**What this task involves**
Quote exactly the lines running from the line with "Out of the choices" to the end of the entries, including both, and nothing else.

**Stored rows**

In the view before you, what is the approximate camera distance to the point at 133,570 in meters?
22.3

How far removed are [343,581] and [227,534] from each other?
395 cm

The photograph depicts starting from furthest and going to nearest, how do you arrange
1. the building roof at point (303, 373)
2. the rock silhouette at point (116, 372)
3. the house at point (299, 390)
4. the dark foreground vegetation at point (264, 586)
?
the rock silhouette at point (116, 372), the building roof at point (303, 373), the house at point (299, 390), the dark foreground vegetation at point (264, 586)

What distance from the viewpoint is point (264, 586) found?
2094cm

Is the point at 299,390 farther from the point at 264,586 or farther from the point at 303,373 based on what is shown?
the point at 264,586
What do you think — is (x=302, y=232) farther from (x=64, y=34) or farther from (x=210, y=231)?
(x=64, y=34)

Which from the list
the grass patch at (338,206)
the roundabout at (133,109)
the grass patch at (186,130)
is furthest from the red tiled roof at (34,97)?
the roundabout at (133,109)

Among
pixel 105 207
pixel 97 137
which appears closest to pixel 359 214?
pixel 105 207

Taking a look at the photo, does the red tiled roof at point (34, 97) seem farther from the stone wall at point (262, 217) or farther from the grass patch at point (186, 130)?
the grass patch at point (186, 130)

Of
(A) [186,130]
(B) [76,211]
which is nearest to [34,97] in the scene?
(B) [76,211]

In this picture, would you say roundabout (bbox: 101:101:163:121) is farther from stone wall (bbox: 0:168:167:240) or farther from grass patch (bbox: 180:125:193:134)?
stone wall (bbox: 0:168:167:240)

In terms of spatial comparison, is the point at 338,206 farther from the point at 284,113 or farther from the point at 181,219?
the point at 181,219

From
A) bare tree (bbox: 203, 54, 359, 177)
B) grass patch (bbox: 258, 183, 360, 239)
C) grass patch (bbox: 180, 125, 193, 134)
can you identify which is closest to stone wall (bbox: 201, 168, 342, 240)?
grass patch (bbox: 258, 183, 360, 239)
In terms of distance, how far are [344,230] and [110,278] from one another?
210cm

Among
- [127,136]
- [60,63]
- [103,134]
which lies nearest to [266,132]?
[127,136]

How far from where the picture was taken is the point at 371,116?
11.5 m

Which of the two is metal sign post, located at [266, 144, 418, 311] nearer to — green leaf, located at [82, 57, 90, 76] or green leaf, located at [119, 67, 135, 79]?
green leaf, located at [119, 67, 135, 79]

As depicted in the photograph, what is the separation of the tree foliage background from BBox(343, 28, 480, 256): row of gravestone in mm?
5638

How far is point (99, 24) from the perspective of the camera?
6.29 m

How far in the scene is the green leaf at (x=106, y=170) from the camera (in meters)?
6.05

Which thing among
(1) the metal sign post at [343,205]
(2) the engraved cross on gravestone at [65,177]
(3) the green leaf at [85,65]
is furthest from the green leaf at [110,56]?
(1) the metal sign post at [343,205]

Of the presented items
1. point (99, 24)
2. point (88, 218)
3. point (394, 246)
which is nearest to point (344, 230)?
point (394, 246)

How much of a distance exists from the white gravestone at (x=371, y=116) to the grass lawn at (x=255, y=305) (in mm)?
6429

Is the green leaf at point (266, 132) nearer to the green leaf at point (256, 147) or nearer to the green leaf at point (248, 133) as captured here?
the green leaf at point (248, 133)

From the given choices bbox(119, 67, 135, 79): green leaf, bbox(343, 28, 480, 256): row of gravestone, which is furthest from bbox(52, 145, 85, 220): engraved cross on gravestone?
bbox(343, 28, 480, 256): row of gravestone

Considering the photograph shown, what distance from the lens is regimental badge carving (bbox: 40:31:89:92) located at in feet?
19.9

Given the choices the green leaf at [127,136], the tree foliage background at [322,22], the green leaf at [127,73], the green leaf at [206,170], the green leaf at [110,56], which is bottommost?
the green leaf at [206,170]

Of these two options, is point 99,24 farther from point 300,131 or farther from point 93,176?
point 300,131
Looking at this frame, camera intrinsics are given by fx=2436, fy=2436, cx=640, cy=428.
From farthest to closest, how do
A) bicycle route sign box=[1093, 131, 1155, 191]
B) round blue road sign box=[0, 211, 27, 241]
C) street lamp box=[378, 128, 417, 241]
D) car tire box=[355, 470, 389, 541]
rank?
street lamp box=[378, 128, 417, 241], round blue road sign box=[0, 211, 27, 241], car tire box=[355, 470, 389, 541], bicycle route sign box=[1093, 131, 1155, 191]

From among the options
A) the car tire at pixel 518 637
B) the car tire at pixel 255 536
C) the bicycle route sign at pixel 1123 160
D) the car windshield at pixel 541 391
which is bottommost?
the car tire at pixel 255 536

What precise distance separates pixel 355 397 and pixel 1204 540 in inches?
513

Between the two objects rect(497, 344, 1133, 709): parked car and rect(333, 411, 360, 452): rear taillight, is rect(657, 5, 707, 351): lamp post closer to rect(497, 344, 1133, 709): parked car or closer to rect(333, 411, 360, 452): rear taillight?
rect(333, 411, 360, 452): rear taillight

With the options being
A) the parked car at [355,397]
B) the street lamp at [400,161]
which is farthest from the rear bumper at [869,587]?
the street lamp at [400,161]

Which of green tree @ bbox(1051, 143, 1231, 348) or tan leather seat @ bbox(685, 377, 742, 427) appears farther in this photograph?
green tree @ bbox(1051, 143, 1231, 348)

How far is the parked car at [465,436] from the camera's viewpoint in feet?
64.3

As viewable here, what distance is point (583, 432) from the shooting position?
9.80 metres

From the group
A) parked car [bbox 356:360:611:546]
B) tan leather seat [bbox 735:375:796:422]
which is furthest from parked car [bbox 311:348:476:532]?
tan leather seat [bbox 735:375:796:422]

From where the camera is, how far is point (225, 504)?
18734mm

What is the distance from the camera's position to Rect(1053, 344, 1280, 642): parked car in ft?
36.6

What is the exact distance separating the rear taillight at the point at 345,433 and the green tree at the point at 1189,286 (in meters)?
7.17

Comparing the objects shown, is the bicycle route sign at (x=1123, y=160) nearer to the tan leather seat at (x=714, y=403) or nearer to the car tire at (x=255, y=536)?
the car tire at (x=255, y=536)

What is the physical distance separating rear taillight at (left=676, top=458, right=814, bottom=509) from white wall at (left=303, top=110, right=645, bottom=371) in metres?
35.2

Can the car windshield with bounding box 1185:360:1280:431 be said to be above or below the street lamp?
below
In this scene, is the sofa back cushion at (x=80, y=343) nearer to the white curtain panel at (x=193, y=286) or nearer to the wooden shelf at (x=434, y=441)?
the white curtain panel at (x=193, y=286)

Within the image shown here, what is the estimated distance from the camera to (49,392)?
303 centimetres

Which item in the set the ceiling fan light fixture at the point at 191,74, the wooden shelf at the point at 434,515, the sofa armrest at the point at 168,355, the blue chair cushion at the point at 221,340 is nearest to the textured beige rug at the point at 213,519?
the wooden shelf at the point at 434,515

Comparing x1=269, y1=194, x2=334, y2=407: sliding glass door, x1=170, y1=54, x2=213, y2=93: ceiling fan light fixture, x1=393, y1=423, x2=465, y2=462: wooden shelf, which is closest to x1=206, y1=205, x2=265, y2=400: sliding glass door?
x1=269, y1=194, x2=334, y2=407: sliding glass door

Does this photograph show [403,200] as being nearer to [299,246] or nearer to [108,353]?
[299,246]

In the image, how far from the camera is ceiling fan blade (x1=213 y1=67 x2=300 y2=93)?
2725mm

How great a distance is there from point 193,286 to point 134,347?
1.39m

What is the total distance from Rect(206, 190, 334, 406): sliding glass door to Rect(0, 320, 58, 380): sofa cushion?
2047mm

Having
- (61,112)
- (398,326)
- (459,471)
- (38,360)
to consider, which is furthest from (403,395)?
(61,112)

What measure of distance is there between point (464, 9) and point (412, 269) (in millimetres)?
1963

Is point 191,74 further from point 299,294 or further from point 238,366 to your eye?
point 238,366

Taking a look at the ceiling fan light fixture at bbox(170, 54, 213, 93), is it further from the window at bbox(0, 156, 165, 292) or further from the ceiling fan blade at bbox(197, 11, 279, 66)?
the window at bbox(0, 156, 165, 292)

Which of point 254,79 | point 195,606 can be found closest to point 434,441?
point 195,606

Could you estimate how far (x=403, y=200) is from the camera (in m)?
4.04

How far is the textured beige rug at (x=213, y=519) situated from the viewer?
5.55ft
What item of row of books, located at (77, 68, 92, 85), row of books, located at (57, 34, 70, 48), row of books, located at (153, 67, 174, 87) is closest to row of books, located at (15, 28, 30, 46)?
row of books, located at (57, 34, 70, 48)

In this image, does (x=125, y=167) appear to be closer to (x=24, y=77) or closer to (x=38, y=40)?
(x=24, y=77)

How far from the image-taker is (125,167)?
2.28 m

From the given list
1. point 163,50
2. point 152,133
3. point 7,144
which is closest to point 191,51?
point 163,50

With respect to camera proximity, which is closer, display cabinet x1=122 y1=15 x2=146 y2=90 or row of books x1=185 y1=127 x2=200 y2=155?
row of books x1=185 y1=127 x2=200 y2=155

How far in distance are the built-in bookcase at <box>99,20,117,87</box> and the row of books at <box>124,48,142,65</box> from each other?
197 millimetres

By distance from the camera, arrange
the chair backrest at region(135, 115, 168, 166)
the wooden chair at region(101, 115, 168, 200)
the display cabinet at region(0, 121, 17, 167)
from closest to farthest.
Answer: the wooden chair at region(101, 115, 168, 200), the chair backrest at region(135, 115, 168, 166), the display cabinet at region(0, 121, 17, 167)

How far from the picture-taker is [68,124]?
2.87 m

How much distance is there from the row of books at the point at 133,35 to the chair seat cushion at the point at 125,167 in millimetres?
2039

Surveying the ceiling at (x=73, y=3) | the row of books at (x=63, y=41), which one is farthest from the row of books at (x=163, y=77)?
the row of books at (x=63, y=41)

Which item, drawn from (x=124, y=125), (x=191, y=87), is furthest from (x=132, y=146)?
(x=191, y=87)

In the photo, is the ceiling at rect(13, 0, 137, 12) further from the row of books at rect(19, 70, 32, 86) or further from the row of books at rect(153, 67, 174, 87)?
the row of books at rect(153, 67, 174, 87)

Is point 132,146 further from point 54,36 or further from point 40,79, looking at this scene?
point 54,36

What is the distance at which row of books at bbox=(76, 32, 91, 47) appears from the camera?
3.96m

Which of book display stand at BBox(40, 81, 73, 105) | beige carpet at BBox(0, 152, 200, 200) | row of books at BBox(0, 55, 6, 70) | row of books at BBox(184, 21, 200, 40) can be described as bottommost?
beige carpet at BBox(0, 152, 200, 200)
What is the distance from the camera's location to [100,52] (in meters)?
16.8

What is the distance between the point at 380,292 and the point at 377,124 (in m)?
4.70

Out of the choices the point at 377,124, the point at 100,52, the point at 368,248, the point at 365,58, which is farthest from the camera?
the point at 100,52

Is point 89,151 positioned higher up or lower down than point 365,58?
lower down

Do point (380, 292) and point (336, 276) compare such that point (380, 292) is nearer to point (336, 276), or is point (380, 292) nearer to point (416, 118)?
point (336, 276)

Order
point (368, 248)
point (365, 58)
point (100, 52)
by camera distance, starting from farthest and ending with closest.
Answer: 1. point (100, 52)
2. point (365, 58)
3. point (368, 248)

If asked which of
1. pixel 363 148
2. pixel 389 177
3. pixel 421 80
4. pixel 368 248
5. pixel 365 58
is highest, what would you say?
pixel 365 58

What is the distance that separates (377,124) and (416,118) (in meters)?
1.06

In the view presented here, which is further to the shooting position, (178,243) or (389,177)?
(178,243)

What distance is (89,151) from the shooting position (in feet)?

**Task response**
Out of the choices the point at 377,124, the point at 100,52, the point at 368,248, the point at 365,58, which is farthest from the camera?
the point at 100,52

Is point 89,151 positioned higher up or lower down than point 365,58?
lower down

Do point (380, 292) and point (336, 276) compare such that point (380, 292) is nearer to point (336, 276), or is point (380, 292) nearer to point (416, 118)?
point (336, 276)

Order
point (368, 248)
point (365, 58)
point (100, 52)
by camera distance, starting from farthest and ending with closest.
Answer: 1. point (100, 52)
2. point (365, 58)
3. point (368, 248)

If asked which of
1. pixel 363 148
2. pixel 389 177
3. pixel 421 80
4. pixel 368 248
5. pixel 365 58
is highest, what would you say?
pixel 365 58

What is the distance that separates (377,124) and (416,118) (in meters)?
1.06

In the view presented here, which is further to the shooting position, (178,243) or (389,177)?
(178,243)

What distance is (89,151) from the shooting position (in feet)?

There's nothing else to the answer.